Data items
+++

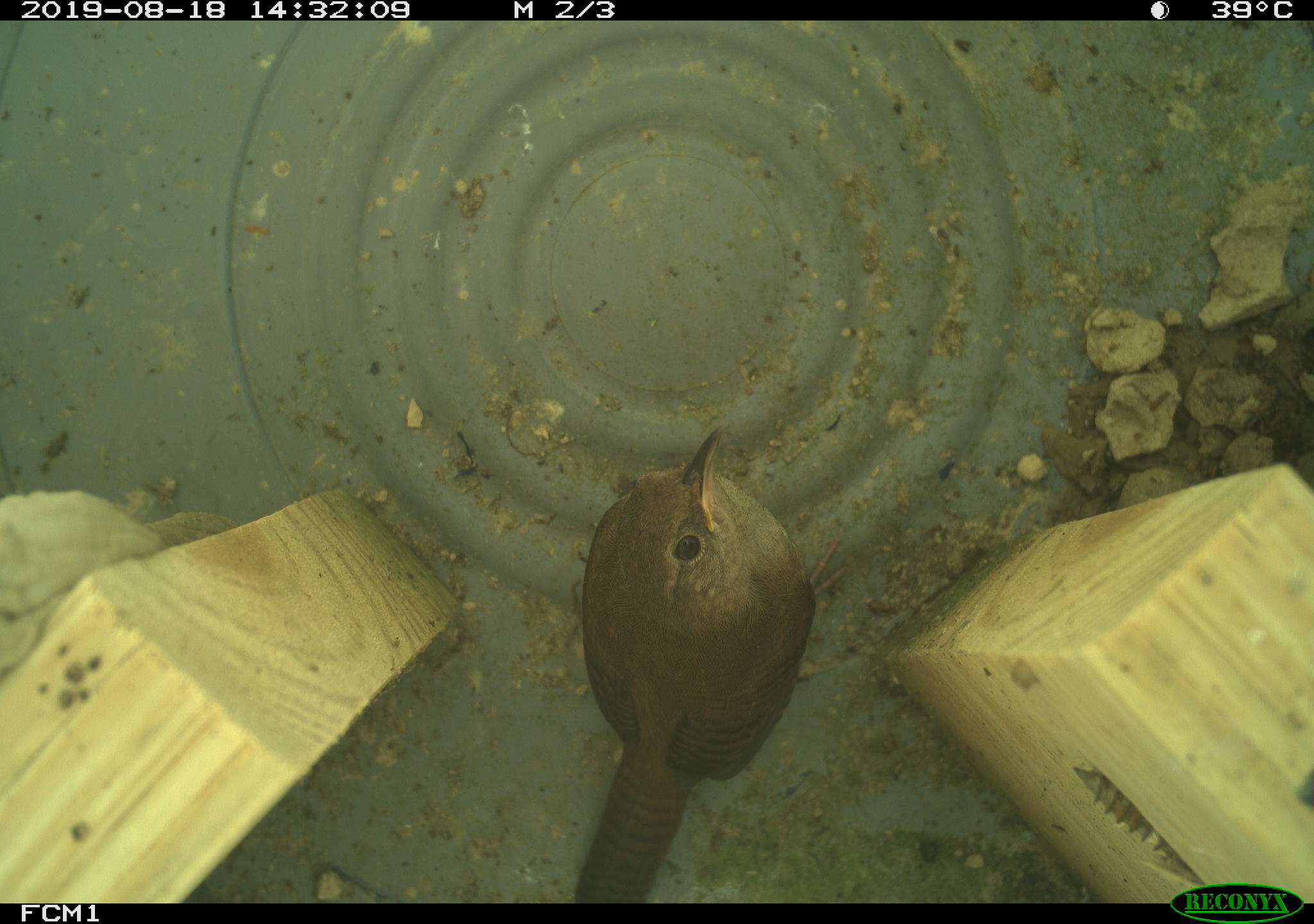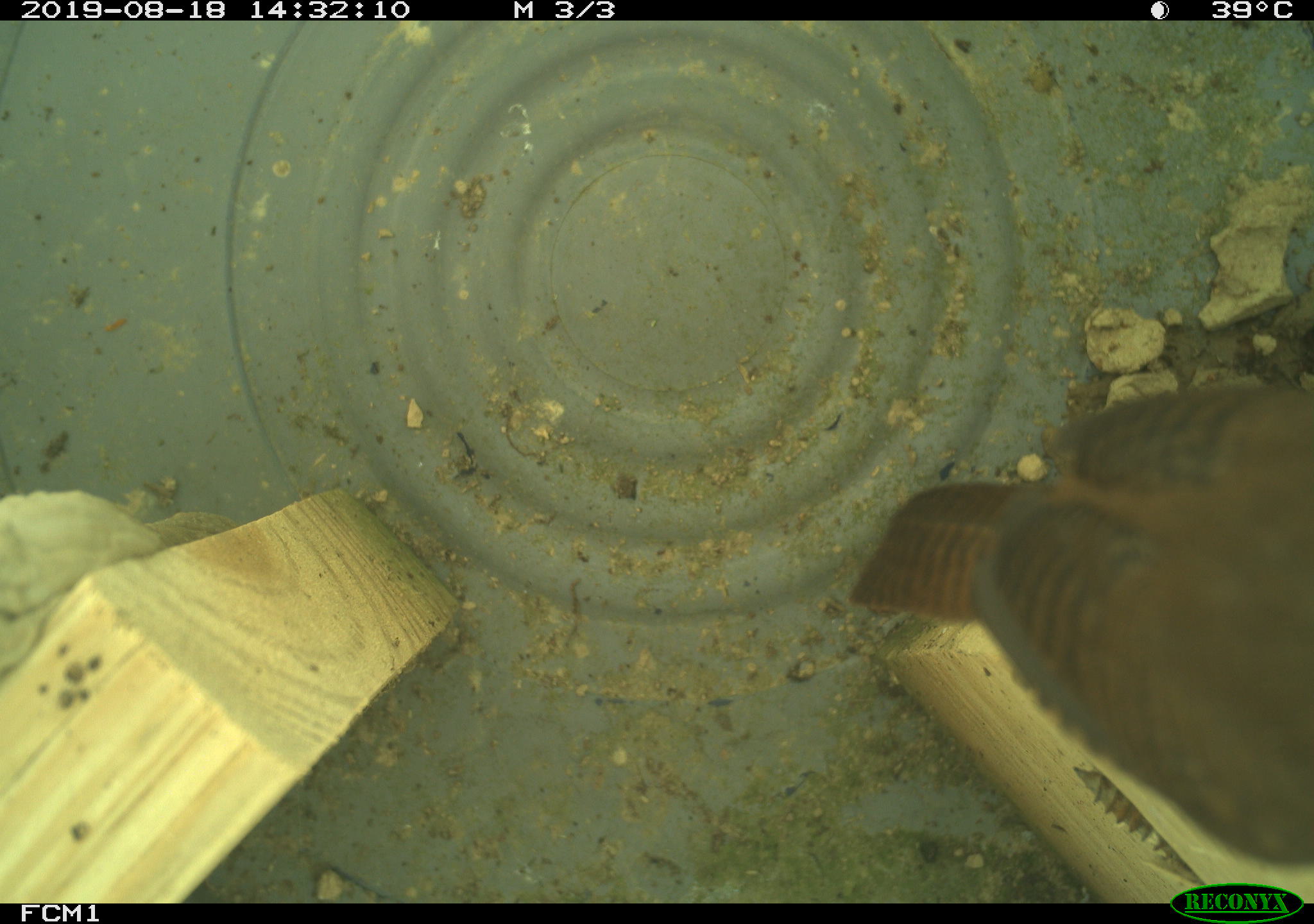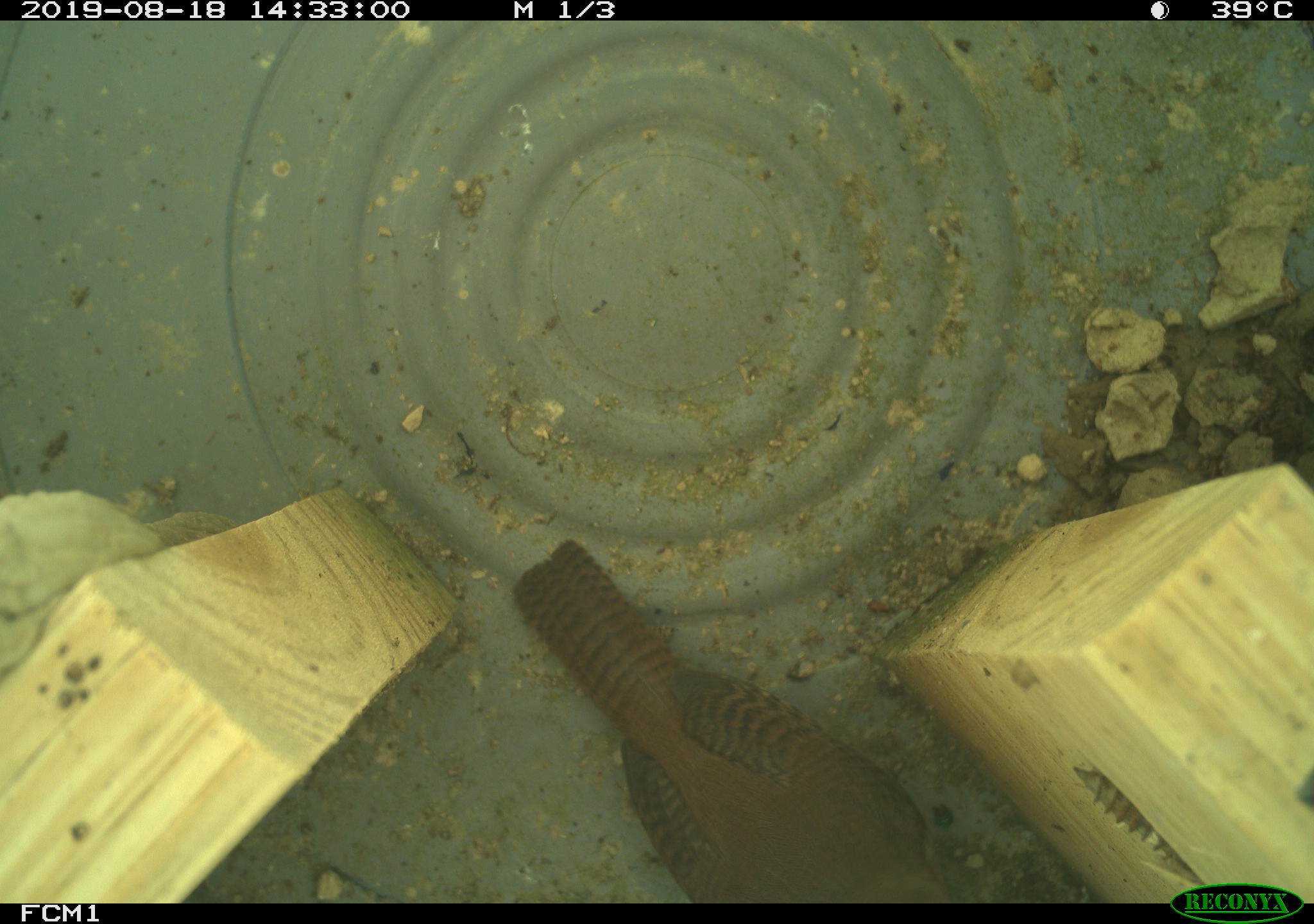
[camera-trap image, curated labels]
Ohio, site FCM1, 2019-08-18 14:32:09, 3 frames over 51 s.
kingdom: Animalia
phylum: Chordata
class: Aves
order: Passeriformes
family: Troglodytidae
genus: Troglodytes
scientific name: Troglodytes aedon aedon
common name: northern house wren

+++

EXERCISE BRIEF
Omit the pictures, then copy out all the data exactly as it stands.

SOLUTION
[camera-trap image, curated labels]
Ohio, site FCM1, 2019-08-18 14:32:09, 3 frames over 51 s.
kingdom: Animalia
phylum: Chordata
class: Aves
order: Passeriformes
family: Troglodytidae
genus: Troglodytes
scientific name: Troglodytes aedon aedon
common name: northern house wren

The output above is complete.